Pada binatang percobaan,
hilangnya gen streptokinase dapat mengeliminasi bagian nefritogenik strain
tertentu. Streptokokus grup A dapat memproduksi 2 jenis streptokinase imunogenik
yaitu streptokinase yang dapat mengubah plasminogen menjadi plasmin dan
streptokinase yang mengubah C3 menjadi C3a, suatu faktor kemotaktis.
Streptokinase dikenal juga sebagai fibrinolisin yang merupakan spreading
factor, dan berperan dalam penyebaran kuman melalui jaringan karena
kemampuannya mengubah plasminogen menjadi plasmin.

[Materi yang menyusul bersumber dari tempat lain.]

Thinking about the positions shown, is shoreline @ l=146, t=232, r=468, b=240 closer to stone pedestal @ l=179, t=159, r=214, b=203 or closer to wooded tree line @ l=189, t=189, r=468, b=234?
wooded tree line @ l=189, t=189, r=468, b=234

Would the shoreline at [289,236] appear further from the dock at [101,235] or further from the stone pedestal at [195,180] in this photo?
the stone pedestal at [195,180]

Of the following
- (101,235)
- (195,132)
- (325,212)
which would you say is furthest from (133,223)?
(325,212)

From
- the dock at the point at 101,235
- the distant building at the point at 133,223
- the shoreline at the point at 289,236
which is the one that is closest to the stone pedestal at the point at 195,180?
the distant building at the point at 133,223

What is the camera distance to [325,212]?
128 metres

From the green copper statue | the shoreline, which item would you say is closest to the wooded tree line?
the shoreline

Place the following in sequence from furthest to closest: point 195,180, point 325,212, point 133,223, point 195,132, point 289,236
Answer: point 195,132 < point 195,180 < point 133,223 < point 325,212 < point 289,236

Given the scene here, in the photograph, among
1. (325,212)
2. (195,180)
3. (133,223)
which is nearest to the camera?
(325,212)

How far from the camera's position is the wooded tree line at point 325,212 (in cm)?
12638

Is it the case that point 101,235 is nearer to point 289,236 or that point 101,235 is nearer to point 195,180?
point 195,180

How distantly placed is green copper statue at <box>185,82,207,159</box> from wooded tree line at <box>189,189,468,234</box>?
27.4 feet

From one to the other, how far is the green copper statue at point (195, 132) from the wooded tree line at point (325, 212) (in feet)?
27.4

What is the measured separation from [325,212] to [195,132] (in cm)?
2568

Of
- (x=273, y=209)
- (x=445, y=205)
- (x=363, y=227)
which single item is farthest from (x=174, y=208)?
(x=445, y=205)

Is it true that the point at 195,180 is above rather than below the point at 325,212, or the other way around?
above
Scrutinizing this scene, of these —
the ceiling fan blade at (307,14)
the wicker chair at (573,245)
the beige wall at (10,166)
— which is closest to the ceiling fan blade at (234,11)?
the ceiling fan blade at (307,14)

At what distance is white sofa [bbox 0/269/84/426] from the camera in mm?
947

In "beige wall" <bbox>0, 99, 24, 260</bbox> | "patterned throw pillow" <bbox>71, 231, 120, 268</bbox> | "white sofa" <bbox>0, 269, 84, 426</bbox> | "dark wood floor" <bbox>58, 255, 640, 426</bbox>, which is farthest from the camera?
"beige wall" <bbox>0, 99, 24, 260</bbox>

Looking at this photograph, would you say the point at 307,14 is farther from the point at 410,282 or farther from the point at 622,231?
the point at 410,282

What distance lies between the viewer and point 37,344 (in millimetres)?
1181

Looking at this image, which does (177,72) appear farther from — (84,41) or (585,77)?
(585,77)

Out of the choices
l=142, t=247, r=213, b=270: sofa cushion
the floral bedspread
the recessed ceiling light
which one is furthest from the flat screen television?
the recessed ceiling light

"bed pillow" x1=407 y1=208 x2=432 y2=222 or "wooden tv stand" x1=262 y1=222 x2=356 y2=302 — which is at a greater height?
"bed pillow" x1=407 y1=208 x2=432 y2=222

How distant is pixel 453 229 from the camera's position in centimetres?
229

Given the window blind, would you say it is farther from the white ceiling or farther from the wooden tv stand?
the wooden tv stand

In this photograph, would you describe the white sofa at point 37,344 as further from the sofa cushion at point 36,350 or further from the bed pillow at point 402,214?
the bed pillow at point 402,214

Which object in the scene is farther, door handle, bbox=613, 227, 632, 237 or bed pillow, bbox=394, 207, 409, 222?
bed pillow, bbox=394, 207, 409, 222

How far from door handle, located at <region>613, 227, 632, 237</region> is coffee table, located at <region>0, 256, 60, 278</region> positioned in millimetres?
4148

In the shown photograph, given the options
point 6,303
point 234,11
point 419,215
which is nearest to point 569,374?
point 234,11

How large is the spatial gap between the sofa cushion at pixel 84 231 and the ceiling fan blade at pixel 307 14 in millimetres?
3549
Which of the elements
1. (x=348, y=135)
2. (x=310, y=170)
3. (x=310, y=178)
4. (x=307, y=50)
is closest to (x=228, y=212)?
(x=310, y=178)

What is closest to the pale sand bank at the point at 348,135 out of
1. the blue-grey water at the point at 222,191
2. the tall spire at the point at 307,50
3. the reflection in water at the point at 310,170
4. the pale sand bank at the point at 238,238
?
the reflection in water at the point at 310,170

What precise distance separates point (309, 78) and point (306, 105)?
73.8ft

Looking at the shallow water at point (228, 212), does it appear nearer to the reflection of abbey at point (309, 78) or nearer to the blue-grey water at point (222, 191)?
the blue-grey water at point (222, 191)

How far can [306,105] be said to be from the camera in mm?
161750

Plasmin akan mengaktivasi kaskade komplemen,
menyebabkan pemecahan protein matriks ekstraselular, mencerna fibrin, dan
menginduksi pelepasan vasoaktif bradikinin. Sebagai hasilnya, infeksi jaringan
lunak oleh Streptokokus grup A akan cepat menyebar dan meluas. Streptokinase
dapat juga berikatan dengan struktur glomerulus yang normal dengan afinitas
yang berbedabeda untuk setiap strain. Streptokinase terikat erat dengan
glomerulus, dan deposit streptokinase glomerular dapat dideteksi dengan teknik
pewarnaan tertentu.
Hialuronidase
Banyak dianggap memfasilitasi
penyebaran bakteri melalui jaringan dengan memecah asam hialuronat, komponen
penting jaringan konektif. Namun, sedikit isolasi Streptococcus pyogenes yang
bisa mensekresi hialuronidase aktif akibat mutasi pada gen yang mengkodekan
enzim. Apalagi, isolasi yang sedikit yang bisa mensekresi hialuronidase tak
nampak memerlukannya untuk menyebar melalui jaringan atau menyebabkan lesi
kulit.[7] Sehingga, jika ada, peran hialuronidase yang sesungguhnya dalam
patogenesis tetap tak diketahui.
Streptodornase
Kebanyakan strain Streptococcus
pyogenes mensekresikan lebih dari 4 DNase yang berbeda, yang kadang-kadang
disebut streptodornase. DNase melindungi bakteri dari terjaring di perangkap
ekstraseluler neutrofil (NET) dengan mencerna jala NET di DNA, yang diikat pula
serin protease neutrofil yang bisa membunuh bakteri.[8]
C5a
peptidase
C5a peptidase membelah kemotaksin
neutrofil kuat yang disebut C5a, yang diproduksi oleh sistem komplemen.[9] C5a
peptidase diperlukan untuk meminimalisasi aliran neutrofil di awal infeksi
karena bakteri berusaha mengkolonisasi jaringan inang.[10] Peptidase C5a
merupakan kemotraktan sel pagosit C5a dan terdapat pada semua sel strain
Streptokokus grup A. Peptidase dapat merusak sinyal kemotaktik dengan memecah
komponen komplemen C5a, sehingga menjadi inaktif.
Kemokin
protease streptococcus
Jaringan pasien yang terkena
dengan kasus fasitis nekrosis parah sama sekali tidak ada neutrofil.[11] Serin
protease ScpC, yang dilepas oleh Streptococcus pyogenes, bertanggung jawab
mencegah migrasi neutrofil ke infeksi yang meluas.[12] ScpC mendegradasi
kemokina IL-8, yang sebaliknya menarik neutrofil ke tempat infeksi. C5a
peptidase, meskipun diperlukan untuk mendegradasi kemotaksin neutrofil C5a di
tahap awal infeksi, tak diperlukan untuk Streptococcus pyogenes mencegah aliran
neutrofil karena bakteri menyebar melalui fasia.[10][12]
Diagnosis
Biasanya, usap tenggorokan dibawa
ke laboratorium untuk diuji. Pewarnaan Gram diperlukan untuk memperlihatkan
Gram-positif, coccus, dalam bentuk rantai. Kemudian, organisme di agar darah
dikultur dengan tambahan cakram antibiotik basitrasin untuk memperlihatkan
koloni beta-hemolisis dan sensitivitas (zona inhibisi sekitar cakram)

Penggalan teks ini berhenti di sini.